“Thomas, charging through the midfield. Thomas, it’s up for grabs now …” Those were the words with which Brian Moore described the climax on that famous night, when Arsenal secured a valuable three points, as well as an extra +1 of crucial goal difference – the kind of game fans never forget. But what happened to the protagonists in Nick Hornby’s much-loved screenplay? The Gaffer finds out.
1. Michael Thomas
A notoriously morose fellow, Thomas was unable to deal with adulation heaped upon him after his goal at Anfield and therefore decided to move to the only place where everyone still hated him: Liverpool. Went on to play the role of Carlton Banks in The Fresh Prince of Bel Air before the unexpected failure of Police Academy XVII killed his acting career. His most recent venture is a seafood restaurant in Welwyn Garden City called Who’s Up for Crabs Now?
2. Steve Nicol
After Nicol’s bungled clearance allowed Thomas through to score, the defender was quickly snapped up to lead the new British invasion of the NASL. His fondness for paying in restaurants using only loose change resulted in the coining of the American phrase, ‘Nicol and dimed’ – which means ‘tight-arse Scot’. Ironically, Nicol always preferred to say candy rather than sweets.
3. Bruce Grobbelaar
Fondly remembered for his wobbly legs routine in the 1984 European Cup final, Grobbelaar’s next foray into ‘distraction goalkeeping’ was less successful. His reclining-on-a-chaise-longue stance failed to put Thomas off but the Zimbabwean refused to give up, establishing a School for the Goalkeeping Arts to cultivate eccentric young stoppers. Grobbelaar’s plans for a Cecil Rhodes theme park have yet to get off the ground.
4. Ronnie Whelan
Whelan couldn’t bear to make another slide tackle after that night and spent the final seven years of his career hoping the ball came nowhere near him.
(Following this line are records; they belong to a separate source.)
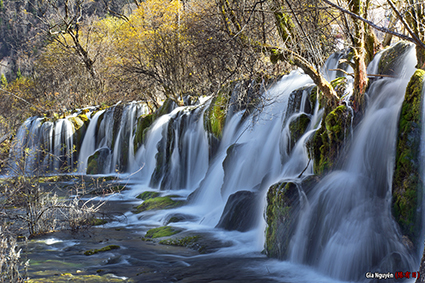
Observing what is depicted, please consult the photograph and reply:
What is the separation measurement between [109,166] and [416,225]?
17.1 m

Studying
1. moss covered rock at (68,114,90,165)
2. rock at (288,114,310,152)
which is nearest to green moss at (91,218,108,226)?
rock at (288,114,310,152)

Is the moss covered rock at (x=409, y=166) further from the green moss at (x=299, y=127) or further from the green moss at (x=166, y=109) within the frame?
the green moss at (x=166, y=109)

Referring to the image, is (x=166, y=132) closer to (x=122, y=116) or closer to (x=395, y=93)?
(x=122, y=116)

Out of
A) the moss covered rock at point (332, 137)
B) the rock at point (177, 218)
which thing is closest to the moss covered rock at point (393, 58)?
the moss covered rock at point (332, 137)

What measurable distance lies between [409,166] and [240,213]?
3.79 meters

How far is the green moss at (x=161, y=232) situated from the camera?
7988 mm

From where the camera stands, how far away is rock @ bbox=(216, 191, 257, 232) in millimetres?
7756

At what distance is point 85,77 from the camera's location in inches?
1124

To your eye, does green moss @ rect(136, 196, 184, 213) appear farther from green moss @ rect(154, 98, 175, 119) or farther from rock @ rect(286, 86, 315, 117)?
green moss @ rect(154, 98, 175, 119)

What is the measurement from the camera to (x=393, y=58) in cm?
759

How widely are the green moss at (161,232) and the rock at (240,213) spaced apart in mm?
956

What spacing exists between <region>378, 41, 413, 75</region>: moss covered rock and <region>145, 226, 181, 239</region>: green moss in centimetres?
528

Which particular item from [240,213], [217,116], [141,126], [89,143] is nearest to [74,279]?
[240,213]

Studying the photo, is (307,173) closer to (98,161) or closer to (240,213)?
(240,213)
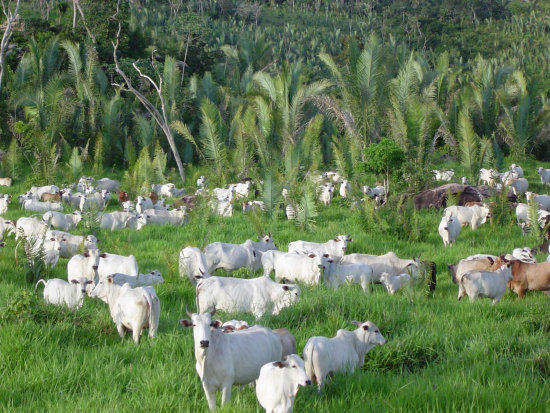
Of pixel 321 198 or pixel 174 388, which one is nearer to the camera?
pixel 174 388

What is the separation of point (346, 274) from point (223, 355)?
17.1 feet

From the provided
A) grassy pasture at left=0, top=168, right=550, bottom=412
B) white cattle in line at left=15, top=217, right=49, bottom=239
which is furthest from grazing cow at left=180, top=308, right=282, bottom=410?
white cattle in line at left=15, top=217, right=49, bottom=239

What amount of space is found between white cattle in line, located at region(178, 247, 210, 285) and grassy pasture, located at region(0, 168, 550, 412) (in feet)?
0.81

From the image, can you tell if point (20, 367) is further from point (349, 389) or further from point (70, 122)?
point (70, 122)

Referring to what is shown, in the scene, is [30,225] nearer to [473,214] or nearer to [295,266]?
[295,266]

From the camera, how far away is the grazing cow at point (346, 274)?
420 inches

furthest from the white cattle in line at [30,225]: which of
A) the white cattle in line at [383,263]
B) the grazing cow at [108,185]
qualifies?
the grazing cow at [108,185]

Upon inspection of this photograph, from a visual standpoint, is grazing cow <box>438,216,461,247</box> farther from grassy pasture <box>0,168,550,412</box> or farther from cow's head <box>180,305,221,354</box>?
cow's head <box>180,305,221,354</box>

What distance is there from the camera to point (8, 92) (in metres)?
29.3

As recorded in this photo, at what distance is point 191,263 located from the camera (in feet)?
36.4

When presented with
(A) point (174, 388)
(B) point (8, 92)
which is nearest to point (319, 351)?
(A) point (174, 388)

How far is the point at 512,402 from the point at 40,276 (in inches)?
317

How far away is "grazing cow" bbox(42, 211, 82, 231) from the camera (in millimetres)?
15389

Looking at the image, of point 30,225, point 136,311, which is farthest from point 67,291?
point 30,225
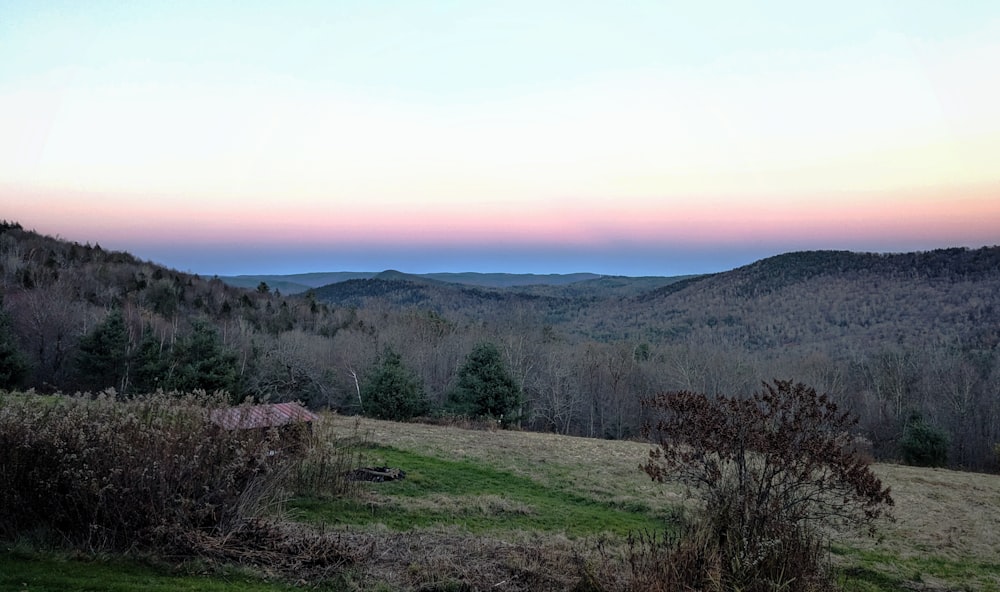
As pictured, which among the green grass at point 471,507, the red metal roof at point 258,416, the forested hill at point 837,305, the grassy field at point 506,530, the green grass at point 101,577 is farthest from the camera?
the forested hill at point 837,305

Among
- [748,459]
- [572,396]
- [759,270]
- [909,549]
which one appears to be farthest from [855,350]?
[748,459]

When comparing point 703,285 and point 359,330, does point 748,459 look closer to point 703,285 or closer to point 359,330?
point 359,330

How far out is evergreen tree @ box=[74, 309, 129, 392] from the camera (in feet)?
99.8

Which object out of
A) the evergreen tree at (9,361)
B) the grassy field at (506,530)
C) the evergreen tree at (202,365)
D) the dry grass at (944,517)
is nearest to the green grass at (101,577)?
the grassy field at (506,530)

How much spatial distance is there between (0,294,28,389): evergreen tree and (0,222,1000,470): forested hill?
8 cm

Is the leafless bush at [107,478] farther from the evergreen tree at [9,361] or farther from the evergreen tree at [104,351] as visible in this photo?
the evergreen tree at [104,351]

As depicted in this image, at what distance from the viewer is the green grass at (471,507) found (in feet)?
31.8

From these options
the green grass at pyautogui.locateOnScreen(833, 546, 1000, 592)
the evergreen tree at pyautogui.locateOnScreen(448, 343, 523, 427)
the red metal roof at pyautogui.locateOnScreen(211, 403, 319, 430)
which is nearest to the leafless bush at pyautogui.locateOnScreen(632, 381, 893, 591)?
the green grass at pyautogui.locateOnScreen(833, 546, 1000, 592)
Insisting on being called Ronald after his retirement, as he decided it sounded more dignified, Whelan now lives a quiet life in Brize Norton breeding newts.
5. Alan Hansen
Tall, angular and smooth-skinned, Hansen quit football after becoming increasingly uncomfortable with the proliferation of moustaches at Liverpool. Became a dancer for Madonna on her Blonde Ambition world tour and subsequently modelled kilts for House of Fraser. More recently, Hansen made an unlikely bid to be cast as Harry Potter in the successful film franchise but, despite the convenient scar on his forehead, was turned down for what was described as his “terrible pretending”.
6. Perry Groves
After ‘larging’ his way through the 80s and 90s, Groves settled down to become Head of Banter at Sky Sports and these days writes the scripts for popular Soccer Saturday character Paul Merson.
7. Ray Houghton
Invented the roly-poly at World Cup 94. Now plays the part of Raymond Stantz in a Ghostbusters tribute act based out of Preston.
8. David Rocastle
Is still visible in the distance, if you squint.